**SUPPLIED DATA**.
____________________

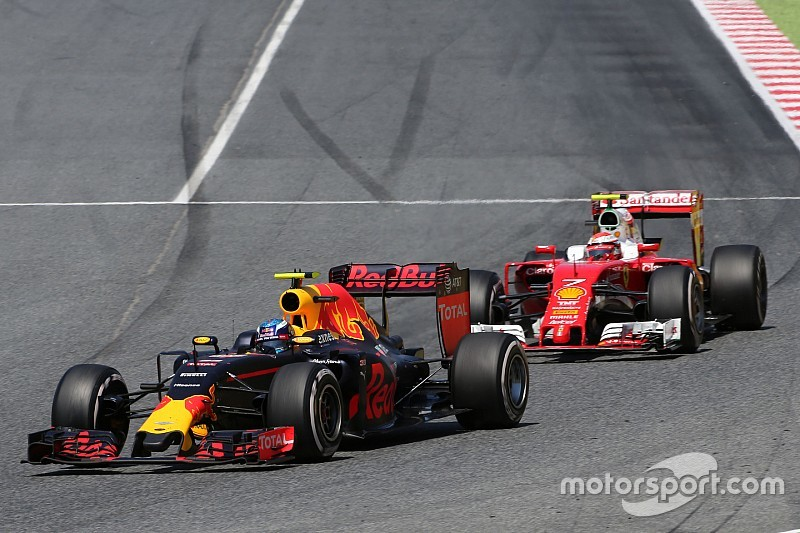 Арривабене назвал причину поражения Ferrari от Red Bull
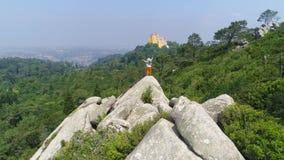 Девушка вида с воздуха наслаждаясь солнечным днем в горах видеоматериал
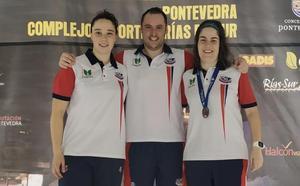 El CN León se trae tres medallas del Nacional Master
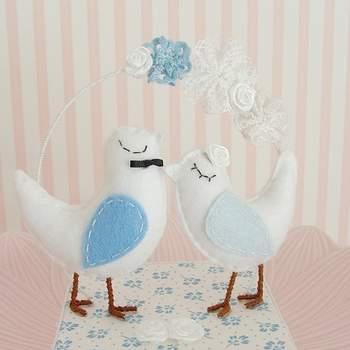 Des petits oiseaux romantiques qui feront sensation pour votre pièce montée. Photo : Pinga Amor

____________________

**WHAT THE EXERCISE ASKS**. Could the data above be returned in full, exactly, with every image left out?

**TASK SOLUTION**.
 Арривабене назвал причину поражения Ferrari от Red Bull
 Девушка вида с воздуха наслаждаясь солнечным днем в горах видеоматериал
 El CN León se trae tres medallas del Nacional Master
 Des petits oiseaux romantiques qui feront sensation pour votre pièce montée. Photo : Pinga Amor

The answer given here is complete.